** begin Records shown **

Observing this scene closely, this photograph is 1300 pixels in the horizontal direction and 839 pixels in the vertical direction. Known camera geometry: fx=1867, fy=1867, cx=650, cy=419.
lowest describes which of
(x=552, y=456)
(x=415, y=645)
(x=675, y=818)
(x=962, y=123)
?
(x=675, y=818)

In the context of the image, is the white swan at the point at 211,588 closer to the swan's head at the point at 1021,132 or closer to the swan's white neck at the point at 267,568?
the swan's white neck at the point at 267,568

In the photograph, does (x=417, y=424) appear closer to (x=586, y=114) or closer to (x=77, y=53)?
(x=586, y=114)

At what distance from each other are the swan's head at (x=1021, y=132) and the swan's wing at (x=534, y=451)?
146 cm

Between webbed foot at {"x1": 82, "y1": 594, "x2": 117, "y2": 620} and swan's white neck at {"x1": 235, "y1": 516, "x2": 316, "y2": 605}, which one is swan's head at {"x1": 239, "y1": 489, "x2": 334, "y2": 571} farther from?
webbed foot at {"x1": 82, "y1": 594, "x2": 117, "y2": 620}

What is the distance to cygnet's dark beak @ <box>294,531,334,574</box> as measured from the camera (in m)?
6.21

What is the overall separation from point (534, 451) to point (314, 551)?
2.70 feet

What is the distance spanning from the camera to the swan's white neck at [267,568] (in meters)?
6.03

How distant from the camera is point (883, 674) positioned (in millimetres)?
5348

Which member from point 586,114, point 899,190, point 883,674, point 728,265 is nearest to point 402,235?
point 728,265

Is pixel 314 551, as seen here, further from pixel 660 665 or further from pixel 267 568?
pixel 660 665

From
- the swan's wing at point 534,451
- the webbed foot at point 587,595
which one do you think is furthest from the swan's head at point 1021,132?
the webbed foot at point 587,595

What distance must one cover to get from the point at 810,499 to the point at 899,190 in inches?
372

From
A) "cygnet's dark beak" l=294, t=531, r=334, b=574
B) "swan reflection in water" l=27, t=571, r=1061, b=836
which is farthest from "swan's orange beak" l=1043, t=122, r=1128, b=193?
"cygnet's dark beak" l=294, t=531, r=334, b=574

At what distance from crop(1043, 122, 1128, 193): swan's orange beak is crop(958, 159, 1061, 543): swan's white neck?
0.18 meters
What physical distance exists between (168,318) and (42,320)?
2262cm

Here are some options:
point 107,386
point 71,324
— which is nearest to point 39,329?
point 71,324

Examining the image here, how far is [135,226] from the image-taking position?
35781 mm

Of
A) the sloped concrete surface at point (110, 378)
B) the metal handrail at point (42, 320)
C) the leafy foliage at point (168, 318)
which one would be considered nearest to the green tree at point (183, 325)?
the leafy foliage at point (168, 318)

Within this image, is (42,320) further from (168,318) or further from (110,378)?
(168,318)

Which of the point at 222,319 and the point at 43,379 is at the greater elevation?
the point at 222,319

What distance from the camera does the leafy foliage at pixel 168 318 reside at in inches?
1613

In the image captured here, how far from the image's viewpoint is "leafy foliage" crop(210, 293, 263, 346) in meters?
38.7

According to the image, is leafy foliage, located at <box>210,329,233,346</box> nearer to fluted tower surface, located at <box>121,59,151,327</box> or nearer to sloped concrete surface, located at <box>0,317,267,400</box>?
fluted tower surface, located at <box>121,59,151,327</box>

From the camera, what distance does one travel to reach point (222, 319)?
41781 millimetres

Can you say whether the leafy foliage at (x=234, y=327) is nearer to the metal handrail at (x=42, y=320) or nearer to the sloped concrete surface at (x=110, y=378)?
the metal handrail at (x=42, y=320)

** end Records shown **

◆ Task ◆
Quote exactly the line containing "At what distance from crop(1043, 122, 1128, 193): swan's" and every later line through the end of the listing, and no other lines.

◆ Task answer ◆
At what distance from crop(1043, 122, 1128, 193): swan's orange beak is crop(958, 159, 1061, 543): swan's white neck?
0.18 meters
What physical distance exists between (168,318) and (42,320)?
2262cm

Here are some options:
point 107,386
point 71,324
— which is nearest to point 39,329?
point 71,324

Examining the image here, how far is [135,226] from the image-taking position?
35781 mm

Of
A) the sloped concrete surface at point (110, 378)
B) the metal handrail at point (42, 320)
C) the leafy foliage at point (168, 318)
which one would be considered nearest to the green tree at point (183, 325)?
the leafy foliage at point (168, 318)

Within this image, is (42,320) further from (168,318) or further from (110,378)?
(168,318)

Which of the point at 222,319 and the point at 43,379 is at the greater elevation?
the point at 222,319

What distance from the camera does the leafy foliage at pixel 168 318 reside at in inches?
1613

In the image captured here, how far from the image's viewpoint is "leafy foliage" crop(210, 293, 263, 346) in meters?
38.7

According to the image, is leafy foliage, located at <box>210,329,233,346</box> nearer to fluted tower surface, located at <box>121,59,151,327</box> or nearer to sloped concrete surface, located at <box>0,317,267,400</box>?
fluted tower surface, located at <box>121,59,151,327</box>

From the camera, what distance does one travel to reach point (222, 319)?
41781 millimetres

Can you say whether the leafy foliage at (x=234, y=327) is nearer to the metal handrail at (x=42, y=320) or nearer to the sloped concrete surface at (x=110, y=378)?
the metal handrail at (x=42, y=320)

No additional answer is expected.